Slight majority of public favors college press freedom, survey reveals

Almost 40 percent of Americans think college newspapers should not be able to report on controversial subjects without the approval of school officials, according to a survey released in July by The Freedom Forum.

The survey found that 56 percent of those polled favor college media's right to report on controversy. A previous survey found that 43 percent favored high school newspapers' right to do the same.

The survey results reflect a wide mistrust of the press among participants and a willingness to put more restrictions on the First Amendment. Forty-six percent of respondents said the press has too much freedom, and one in four thinks newspapers should get government approval before publishing stories.

The State of the First Amendment Survey was conducted by the Center for Survey Research at the University of Connecticut and has a margin of error of +/- 3 percent.
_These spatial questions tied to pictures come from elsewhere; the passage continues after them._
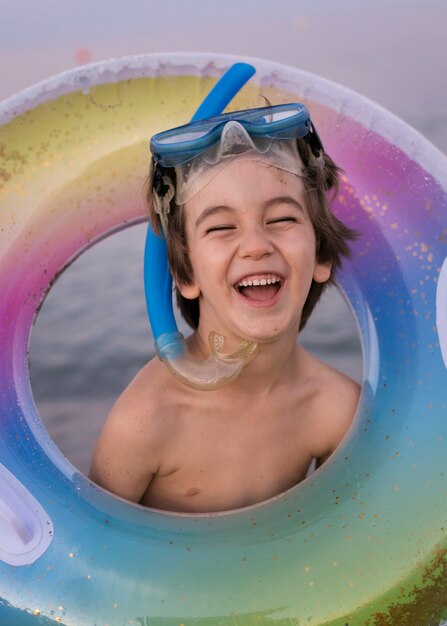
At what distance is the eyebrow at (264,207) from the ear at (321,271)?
0.18 meters

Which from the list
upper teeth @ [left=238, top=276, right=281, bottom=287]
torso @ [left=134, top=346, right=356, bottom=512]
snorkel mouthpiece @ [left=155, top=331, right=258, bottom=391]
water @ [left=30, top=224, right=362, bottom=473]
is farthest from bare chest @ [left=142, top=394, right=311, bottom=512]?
water @ [left=30, top=224, right=362, bottom=473]

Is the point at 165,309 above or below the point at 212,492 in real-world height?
above

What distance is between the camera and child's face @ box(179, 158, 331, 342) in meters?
1.80

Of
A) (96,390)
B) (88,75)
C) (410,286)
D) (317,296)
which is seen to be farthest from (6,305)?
(96,390)

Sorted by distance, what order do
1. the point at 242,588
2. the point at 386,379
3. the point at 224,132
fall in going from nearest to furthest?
the point at 242,588
the point at 224,132
the point at 386,379

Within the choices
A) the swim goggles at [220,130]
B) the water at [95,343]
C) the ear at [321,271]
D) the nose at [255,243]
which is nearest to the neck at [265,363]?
the ear at [321,271]

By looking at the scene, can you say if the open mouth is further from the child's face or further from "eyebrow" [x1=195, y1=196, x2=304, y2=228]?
"eyebrow" [x1=195, y1=196, x2=304, y2=228]

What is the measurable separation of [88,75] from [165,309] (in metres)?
0.52

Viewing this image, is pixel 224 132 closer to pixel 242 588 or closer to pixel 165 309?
pixel 165 309

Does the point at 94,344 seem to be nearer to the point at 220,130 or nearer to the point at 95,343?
the point at 95,343

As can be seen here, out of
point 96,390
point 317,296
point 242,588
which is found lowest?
point 242,588

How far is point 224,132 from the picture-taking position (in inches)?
71.0

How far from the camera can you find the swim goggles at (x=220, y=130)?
5.99 ft

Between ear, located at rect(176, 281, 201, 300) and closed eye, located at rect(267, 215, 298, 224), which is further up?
ear, located at rect(176, 281, 201, 300)
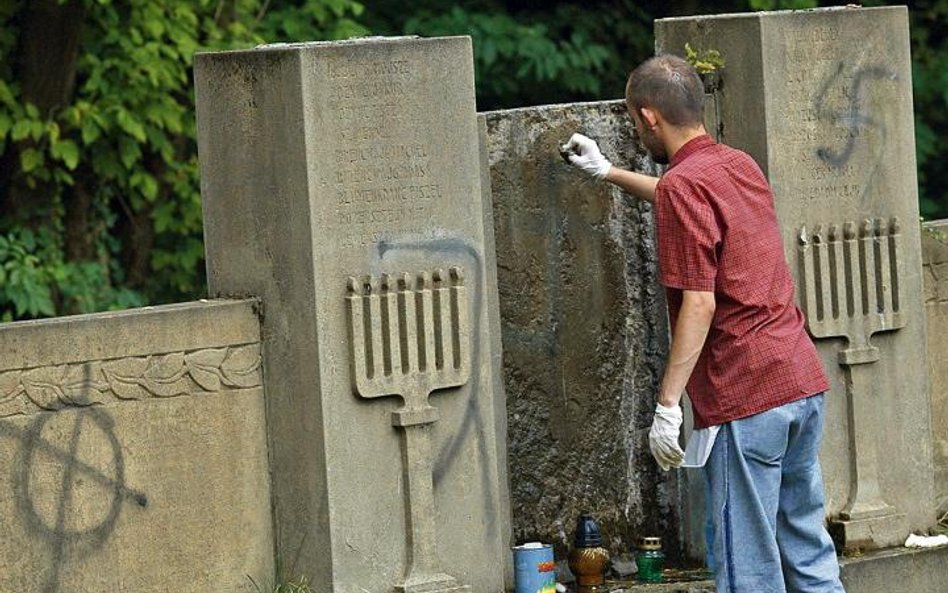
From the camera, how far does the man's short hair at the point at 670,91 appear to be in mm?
6344

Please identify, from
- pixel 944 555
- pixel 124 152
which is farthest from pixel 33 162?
pixel 944 555

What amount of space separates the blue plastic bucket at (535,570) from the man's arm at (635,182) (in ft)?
4.24

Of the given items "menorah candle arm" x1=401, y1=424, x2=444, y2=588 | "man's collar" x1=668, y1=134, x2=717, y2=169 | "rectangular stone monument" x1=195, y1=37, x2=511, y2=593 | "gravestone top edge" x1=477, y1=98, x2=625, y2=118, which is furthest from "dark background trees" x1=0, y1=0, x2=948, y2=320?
"man's collar" x1=668, y1=134, x2=717, y2=169

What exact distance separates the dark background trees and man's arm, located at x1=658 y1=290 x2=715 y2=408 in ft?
20.3

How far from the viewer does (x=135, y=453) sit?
6.57m

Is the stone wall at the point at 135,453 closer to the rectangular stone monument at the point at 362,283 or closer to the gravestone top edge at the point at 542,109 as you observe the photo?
the rectangular stone monument at the point at 362,283

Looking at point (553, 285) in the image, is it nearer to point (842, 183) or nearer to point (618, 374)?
point (618, 374)

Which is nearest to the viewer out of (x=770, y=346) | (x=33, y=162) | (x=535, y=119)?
(x=770, y=346)

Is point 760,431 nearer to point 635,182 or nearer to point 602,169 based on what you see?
point 635,182

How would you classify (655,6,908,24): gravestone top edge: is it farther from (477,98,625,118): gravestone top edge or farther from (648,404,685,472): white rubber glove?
(648,404,685,472): white rubber glove

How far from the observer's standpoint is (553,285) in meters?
7.64

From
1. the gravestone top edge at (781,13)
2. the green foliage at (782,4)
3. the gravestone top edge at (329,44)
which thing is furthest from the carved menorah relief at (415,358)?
the green foliage at (782,4)

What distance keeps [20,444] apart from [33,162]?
20.0 ft

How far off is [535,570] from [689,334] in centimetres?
144
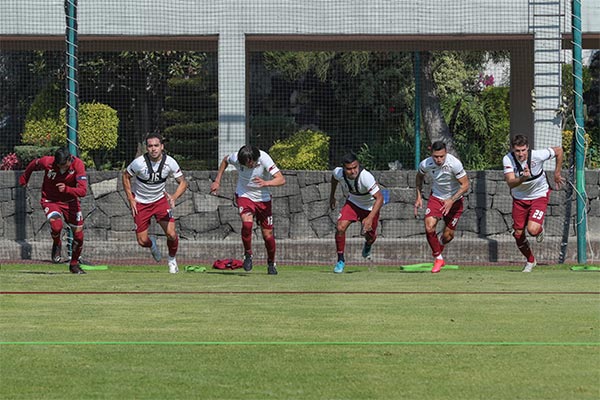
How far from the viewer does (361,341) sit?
30.6ft

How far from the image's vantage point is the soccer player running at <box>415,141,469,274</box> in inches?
708

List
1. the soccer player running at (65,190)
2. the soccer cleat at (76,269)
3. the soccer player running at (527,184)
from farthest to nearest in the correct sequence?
the soccer player running at (527,184) < the soccer player running at (65,190) < the soccer cleat at (76,269)

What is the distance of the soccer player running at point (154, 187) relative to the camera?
57.7 feet

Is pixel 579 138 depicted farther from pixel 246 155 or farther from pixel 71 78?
pixel 71 78

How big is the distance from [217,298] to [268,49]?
465 inches

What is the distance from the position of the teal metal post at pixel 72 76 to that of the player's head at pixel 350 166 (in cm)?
492

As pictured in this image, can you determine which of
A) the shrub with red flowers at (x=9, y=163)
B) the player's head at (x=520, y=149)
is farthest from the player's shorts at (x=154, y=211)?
the shrub with red flowers at (x=9, y=163)

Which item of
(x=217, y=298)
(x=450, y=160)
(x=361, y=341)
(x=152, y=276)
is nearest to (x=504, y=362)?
(x=361, y=341)

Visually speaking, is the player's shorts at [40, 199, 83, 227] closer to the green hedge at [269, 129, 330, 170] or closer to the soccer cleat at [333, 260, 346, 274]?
the soccer cleat at [333, 260, 346, 274]

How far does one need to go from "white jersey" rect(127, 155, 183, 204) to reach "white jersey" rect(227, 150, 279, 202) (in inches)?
33.4

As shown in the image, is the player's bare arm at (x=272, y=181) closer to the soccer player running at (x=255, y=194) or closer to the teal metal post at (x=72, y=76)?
the soccer player running at (x=255, y=194)

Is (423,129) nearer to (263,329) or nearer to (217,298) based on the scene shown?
(217,298)

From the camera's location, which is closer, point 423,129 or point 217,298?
point 217,298

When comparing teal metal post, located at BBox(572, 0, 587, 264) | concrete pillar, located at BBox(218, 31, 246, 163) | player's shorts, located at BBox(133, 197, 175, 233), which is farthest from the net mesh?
player's shorts, located at BBox(133, 197, 175, 233)
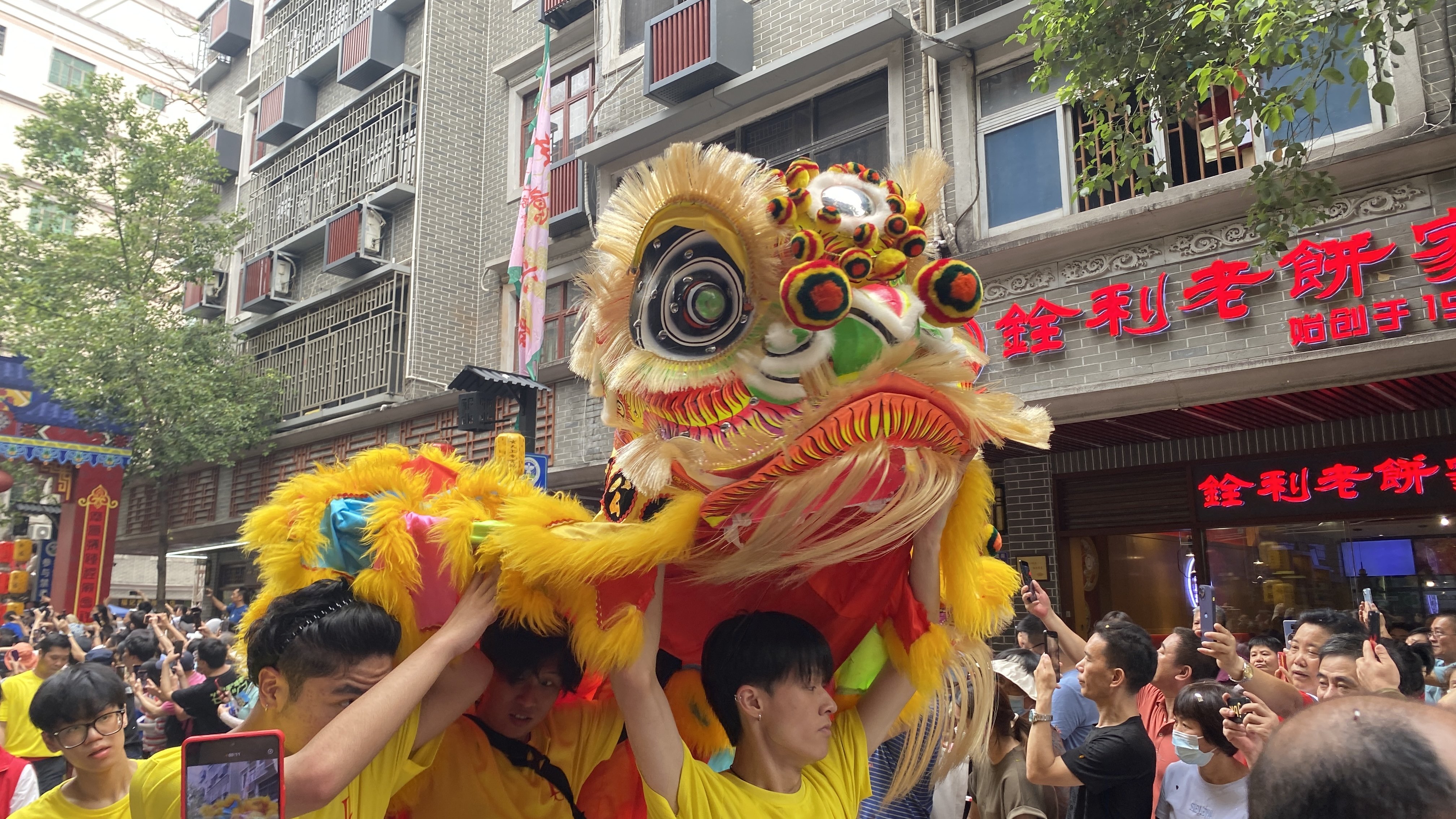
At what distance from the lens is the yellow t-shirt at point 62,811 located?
2645mm

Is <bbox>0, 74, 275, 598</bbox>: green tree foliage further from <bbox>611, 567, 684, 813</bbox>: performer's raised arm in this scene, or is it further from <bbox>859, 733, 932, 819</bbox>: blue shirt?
<bbox>611, 567, 684, 813</bbox>: performer's raised arm

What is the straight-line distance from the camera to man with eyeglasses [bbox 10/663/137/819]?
8.79ft

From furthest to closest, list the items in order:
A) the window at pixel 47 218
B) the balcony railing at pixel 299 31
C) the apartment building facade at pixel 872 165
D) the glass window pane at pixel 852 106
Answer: the balcony railing at pixel 299 31, the window at pixel 47 218, the glass window pane at pixel 852 106, the apartment building facade at pixel 872 165

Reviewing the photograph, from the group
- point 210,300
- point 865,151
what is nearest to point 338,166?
point 210,300

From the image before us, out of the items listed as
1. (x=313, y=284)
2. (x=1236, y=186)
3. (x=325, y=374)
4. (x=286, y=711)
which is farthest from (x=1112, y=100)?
(x=313, y=284)

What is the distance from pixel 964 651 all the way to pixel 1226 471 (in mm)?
6486

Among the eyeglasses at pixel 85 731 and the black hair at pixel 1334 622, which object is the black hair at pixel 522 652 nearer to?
the eyeglasses at pixel 85 731

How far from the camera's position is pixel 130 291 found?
1465 cm

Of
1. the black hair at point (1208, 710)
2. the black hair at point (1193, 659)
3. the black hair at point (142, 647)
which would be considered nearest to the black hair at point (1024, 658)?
the black hair at point (1193, 659)

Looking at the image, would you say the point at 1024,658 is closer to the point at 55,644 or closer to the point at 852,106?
the point at 55,644

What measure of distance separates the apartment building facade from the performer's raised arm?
12.1 feet

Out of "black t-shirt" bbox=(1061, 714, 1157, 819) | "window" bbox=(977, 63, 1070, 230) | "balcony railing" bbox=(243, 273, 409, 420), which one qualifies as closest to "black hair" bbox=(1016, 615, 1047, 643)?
"black t-shirt" bbox=(1061, 714, 1157, 819)

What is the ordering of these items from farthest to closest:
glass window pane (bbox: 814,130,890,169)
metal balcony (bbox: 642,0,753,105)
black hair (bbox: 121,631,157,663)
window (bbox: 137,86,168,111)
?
window (bbox: 137,86,168,111) < metal balcony (bbox: 642,0,753,105) < glass window pane (bbox: 814,130,890,169) < black hair (bbox: 121,631,157,663)

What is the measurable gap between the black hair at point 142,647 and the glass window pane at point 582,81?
7647 millimetres
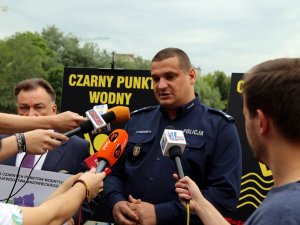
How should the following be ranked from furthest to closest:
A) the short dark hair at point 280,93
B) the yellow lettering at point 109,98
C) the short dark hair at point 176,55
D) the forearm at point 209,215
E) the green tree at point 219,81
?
the green tree at point 219,81 → the yellow lettering at point 109,98 → the short dark hair at point 176,55 → the forearm at point 209,215 → the short dark hair at point 280,93

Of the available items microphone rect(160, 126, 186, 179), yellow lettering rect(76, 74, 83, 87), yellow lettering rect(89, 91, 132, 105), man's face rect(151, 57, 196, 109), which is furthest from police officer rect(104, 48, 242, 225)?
yellow lettering rect(76, 74, 83, 87)

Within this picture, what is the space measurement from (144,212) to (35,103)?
1.43 metres

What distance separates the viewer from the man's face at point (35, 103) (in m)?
3.78

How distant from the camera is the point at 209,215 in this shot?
223cm

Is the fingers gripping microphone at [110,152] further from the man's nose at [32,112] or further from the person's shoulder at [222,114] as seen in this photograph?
the man's nose at [32,112]

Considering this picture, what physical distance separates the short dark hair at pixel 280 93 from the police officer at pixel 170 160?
4.74ft

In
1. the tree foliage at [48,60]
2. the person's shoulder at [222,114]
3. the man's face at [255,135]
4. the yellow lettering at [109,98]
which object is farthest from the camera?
the tree foliage at [48,60]

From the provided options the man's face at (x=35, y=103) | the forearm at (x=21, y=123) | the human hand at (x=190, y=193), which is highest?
the man's face at (x=35, y=103)

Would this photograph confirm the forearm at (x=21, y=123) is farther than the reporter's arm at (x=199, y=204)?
Yes

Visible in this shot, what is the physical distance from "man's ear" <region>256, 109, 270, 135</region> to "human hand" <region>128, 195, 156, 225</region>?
4.90 feet

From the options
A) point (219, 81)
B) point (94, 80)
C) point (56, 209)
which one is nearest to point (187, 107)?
point (56, 209)

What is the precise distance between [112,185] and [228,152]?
3.01ft

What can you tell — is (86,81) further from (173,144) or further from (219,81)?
(219,81)

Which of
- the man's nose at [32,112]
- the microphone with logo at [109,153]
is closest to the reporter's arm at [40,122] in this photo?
the microphone with logo at [109,153]
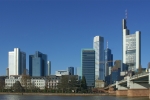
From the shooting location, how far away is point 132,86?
104 meters

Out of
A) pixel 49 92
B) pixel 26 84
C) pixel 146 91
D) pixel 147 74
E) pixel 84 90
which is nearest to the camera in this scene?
pixel 147 74

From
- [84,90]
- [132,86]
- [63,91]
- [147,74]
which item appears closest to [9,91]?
[63,91]

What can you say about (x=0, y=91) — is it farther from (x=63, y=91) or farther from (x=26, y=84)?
(x=63, y=91)

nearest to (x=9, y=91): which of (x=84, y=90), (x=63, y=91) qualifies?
(x=63, y=91)

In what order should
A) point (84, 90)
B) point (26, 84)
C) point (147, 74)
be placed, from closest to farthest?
point (147, 74) < point (84, 90) < point (26, 84)

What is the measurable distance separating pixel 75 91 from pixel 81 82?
506 inches

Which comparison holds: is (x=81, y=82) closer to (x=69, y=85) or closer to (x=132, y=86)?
(x=69, y=85)

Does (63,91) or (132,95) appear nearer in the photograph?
(132,95)

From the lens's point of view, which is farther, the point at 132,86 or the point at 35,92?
the point at 35,92

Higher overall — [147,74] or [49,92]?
[147,74]

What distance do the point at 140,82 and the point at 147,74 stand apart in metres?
21.2

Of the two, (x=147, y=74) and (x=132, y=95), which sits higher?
(x=147, y=74)

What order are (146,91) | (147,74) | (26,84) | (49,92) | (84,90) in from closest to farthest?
(147,74) < (146,91) < (49,92) < (84,90) < (26,84)

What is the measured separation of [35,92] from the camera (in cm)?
14350
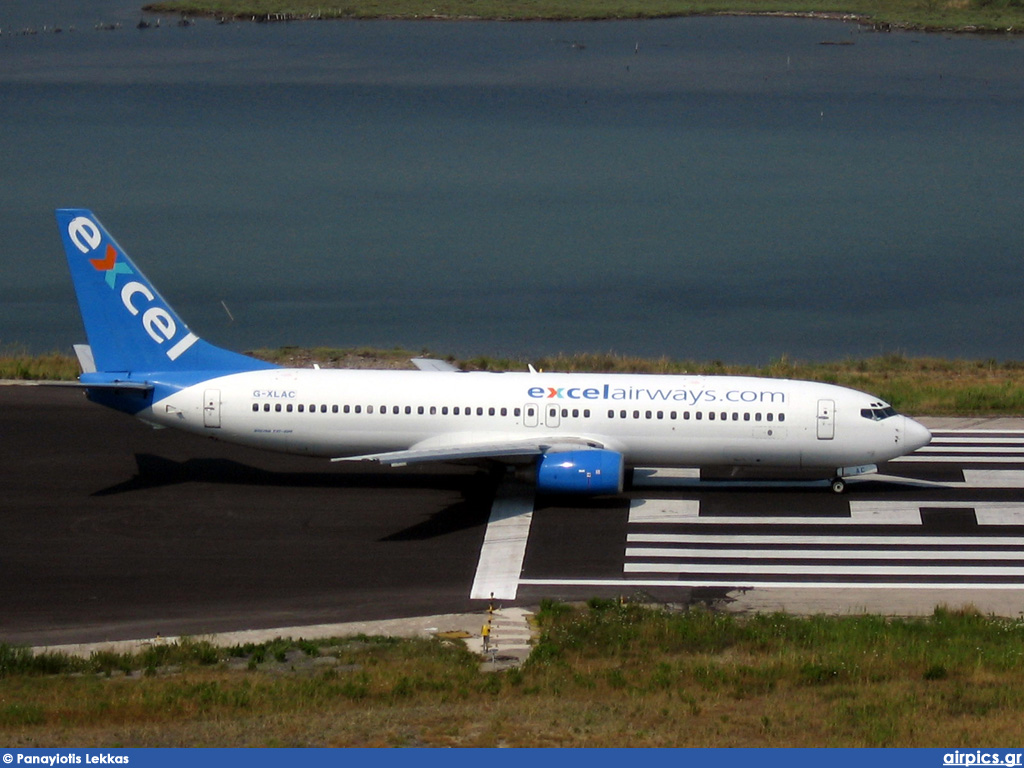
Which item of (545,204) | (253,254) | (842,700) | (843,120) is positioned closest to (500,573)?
(842,700)

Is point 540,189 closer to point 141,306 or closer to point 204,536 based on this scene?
point 141,306

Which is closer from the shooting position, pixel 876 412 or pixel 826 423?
pixel 826 423

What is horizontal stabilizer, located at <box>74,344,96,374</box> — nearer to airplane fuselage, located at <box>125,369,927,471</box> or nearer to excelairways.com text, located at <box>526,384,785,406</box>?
airplane fuselage, located at <box>125,369,927,471</box>

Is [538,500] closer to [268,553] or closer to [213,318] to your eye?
[268,553]

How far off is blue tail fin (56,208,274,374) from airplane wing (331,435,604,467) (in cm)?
530

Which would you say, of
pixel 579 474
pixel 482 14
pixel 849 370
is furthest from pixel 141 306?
pixel 482 14

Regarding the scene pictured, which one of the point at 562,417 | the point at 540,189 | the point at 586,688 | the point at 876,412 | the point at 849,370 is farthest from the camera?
the point at 540,189

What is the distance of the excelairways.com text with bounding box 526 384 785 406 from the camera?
38812mm

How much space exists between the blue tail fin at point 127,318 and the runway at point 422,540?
355 cm

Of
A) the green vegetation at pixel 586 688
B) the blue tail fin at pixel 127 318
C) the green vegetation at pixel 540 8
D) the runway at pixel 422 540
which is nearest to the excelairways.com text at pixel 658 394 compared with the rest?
the runway at pixel 422 540

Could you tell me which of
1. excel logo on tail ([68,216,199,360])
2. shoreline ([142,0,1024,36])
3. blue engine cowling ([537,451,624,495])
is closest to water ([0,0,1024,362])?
shoreline ([142,0,1024,36])

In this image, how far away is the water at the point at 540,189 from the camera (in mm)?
77312

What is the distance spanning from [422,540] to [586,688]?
1123 cm

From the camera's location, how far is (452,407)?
38906 mm
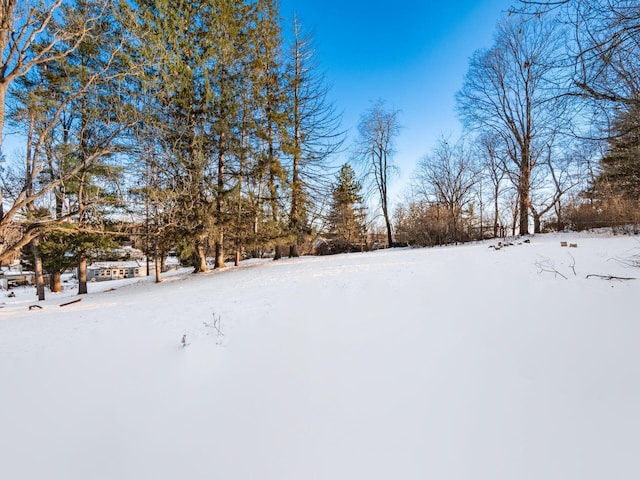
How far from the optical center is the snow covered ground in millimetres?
1788

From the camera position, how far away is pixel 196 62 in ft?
30.6

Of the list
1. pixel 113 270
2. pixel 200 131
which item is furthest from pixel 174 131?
pixel 113 270

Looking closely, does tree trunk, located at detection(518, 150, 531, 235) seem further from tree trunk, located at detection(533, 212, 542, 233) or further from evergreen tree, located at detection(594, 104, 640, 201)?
evergreen tree, located at detection(594, 104, 640, 201)

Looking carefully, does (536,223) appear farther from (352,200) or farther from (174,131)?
(174,131)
The public's views of the First Amendment are largely a reflection of discontent with the media, according to The Freedom Forum's First Amendment Ombudsman, Paul McMasters. He said scandals and botched coverage of the 2000 presidential election have added to that discontent.

"The fortunes of the First Amendment seem to rise and fall with the public's attitudes to the press," McMasters said.

McMasters said that the only way to reverse people's attitudes about the First Amendment is to educate them about its meaning and consequences and to make it clear that free speech exists for the public's benefit.

"The most important thing the press can do is to persuade the American public that press freedom belongs to them and not to the press," he said.